A transformational mentor’s recognition as one with shared living experiences means that they were likely also disconnected, like the many that they are trying to reach, from the necessary consistent community supports that can lead people out of the hole. Absent these connections, many entered incarceration with a disproportionate amount of the wrong type of connections and released from it with limited amounts of pro social ones.

Moreover, years of jail culture does little to train one to be the social capital builder of the month. The skills needed to be a social capital builder—compassion, trust, and mutual assistance—are often denigrated by the prison system and street culture that feeds it.

Social capital – the value of a person’s connections to individuals, organizations and institutions, provides the support that we all need for success. Social capital is the automatic parachute that deploys when the affluent fall. When many returning citizens fall, they are back at the bottom of the hole. Transformational mentors need social capital, and they need it now. The struggle is real, and the cliff is full of loose rocks, jagged edges and steep rock faces.

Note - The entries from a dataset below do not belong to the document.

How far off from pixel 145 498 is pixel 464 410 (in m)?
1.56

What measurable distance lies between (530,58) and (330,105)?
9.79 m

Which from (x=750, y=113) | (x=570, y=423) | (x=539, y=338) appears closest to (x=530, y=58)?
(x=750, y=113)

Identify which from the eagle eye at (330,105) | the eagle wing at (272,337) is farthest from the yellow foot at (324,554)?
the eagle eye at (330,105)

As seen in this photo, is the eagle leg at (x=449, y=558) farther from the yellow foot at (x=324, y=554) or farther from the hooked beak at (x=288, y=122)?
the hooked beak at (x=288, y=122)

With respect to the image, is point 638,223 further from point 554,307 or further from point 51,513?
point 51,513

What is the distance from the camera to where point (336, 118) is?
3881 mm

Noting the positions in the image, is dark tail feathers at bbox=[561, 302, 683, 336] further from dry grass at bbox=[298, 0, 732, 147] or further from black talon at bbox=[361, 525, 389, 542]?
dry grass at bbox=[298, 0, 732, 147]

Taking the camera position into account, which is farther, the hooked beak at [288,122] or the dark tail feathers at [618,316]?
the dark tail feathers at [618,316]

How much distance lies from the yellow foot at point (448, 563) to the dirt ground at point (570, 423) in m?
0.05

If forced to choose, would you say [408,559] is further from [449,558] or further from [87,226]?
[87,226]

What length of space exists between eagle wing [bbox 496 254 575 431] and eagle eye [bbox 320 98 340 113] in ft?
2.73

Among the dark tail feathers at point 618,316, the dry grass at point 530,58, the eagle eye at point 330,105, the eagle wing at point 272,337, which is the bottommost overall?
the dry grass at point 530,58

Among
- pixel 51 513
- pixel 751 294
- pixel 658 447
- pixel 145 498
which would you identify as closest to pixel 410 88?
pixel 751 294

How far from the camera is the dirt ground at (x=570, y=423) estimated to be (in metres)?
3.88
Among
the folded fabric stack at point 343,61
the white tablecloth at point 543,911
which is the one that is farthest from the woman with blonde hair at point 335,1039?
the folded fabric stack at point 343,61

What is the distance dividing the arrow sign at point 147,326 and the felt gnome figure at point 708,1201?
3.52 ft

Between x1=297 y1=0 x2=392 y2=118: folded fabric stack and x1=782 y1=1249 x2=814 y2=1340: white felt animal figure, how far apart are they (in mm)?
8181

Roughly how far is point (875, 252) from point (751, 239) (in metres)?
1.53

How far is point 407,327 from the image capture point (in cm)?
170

In our social capital training, we can measure the amount of social capital transformational mentors need for their climb. Sadly, our research shows that fewer than 30% of transformational mentors are confident they have the social capital connections necessary to not only help themselves but the very high-risk individuals that they serve. That means that at least 70% lack the valuable connections necessary for the advancement of life, freedom and future economic opportunity, perceived or not.

These well-meaning and dedicated individuals need help in building their social capital. Just as they are reaching down with a helping hand to lift up someone else and guide them on a journey, community organizations that employ transformational mentors need to reach out and provide transformational mentors with the resources, policies, and practices to ensure that they have the necessary social capital connections to get the job done.

At the present time, well-meaning programs are not doing enough to build the social capital of their staff with the other with the service agencies that are critical to their mission objective. It is a huge gap that we want to help close.

At Social Capital Builders, we work with agencies to enhance their level of social capital competence and their ability to help connect their staff and students to a network of belays, anchors and harnesses to safely and successfully climb the wall while helping others to do the same.

*Pic. Social Capital Builders in Cincinnati initiating new Credible Messenger through Power Forward activity.